UHS moves to provide hormone replacement therapy, LGBTQ students keep up the pressure

Katie Balevic

Editor’s Note: Some last names have been omitted out of respect for the privacy and safety of our sources. 

This fall, University Health Services will begin providing hormone replacement therapy, a service the LGBTQ community has long been pushing for.

While the service will initially only be available for patients already on HRT, UHS doctors hope providing hormone therapy will help them better serve their patients, said Melinda McMichael, interim chief medical officer at UHS.

“We want to make sure that when we do this, we do it correctly and that we provide the high quality services that we’re proud of providing to our students,” McMichael said. “We just want to do it right.”

HRT — the practice of using testosterone or estrogen hormones to alter one’s outward appearance to better match one’s gender identity — is a common step taken by transgender people to affirm their identity. While hormones can be prescribed by primary care physicians, they have not previously been available at UHS, a primary care clinic.

“Honestly there aren’t a lot of training programs for … physicians and other providers to learn how to do this,” McMichael said. “There’s a little bit of a learning curve.”

While McMichael said UHS doctors have attended conferences and hosted focus groups on how to properly administer medical services to transgender students, some students say prescribing these medications should not be that complicated.

Callum, a women’s and gender studies junior, said seeking HRT at other clinics can be frustrating because patients are put on waiting lists for months at a time — something Callum knows from personal experience. Callum recently got on the waitlist at another clinic and anticipates months of waiting for an appointment.

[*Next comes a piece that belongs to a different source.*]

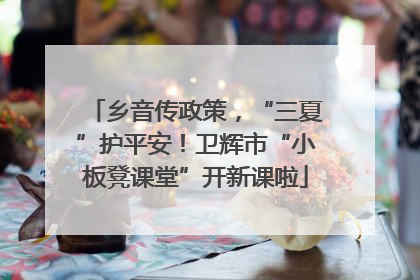 乡音传政策，“三夏”护平安！卫辉市“小板凳课堂”开新课啦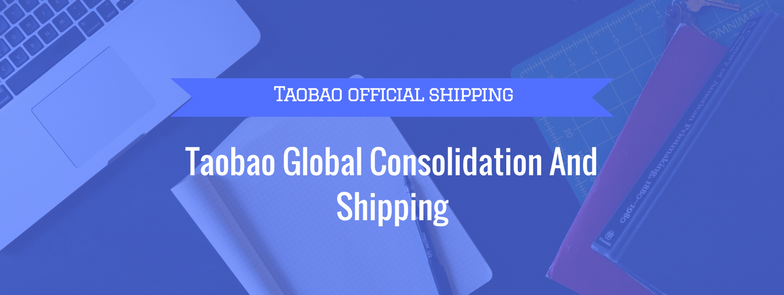 Taobao International Shipping: Everything You Need To Know – HowToTao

“UHS is supposed to be there for students on campus (with) basic health care things, which should include HRT,” Callum said. “Since it doesn’t, that forces people to have to wait months to get care that is very dire. … You have to wait months to be on the waitlist (and) you have to wait months for your actual appointment when we have enough doctors that do general medicine at UHS that should be able to write a prescription.”

McMichael said three UHS physicians will be providing HRT in the fall, and eventually UHS plans to start prescribing hormones to new patients as they gain more experience.

While UHS is working to make sure the program initiates smoothly, George Short Schaertl, an electrical engineering graduate student, said she is frustrated that it has taken UHS so long fulfill what she sees as a basic health care need.

“I think they’re ready, and I’m pretty upset with them for the delay,” said Schaertl, who has been on HRT for three months from another provider. “I think one thing that is disappointing is the mentality that transgender health care is something exceptional or unusual, rather than within the scope of things you might expect to encounter in your medical practice.” 

The work UHS is doing is good, Schaertl said, but not enough.

“I’m very glad they realize this is a problem, and they’re taking steps to fix it,” Schaertl said. “I am worried that they may start taking any action and start to think that they’re doing enough.”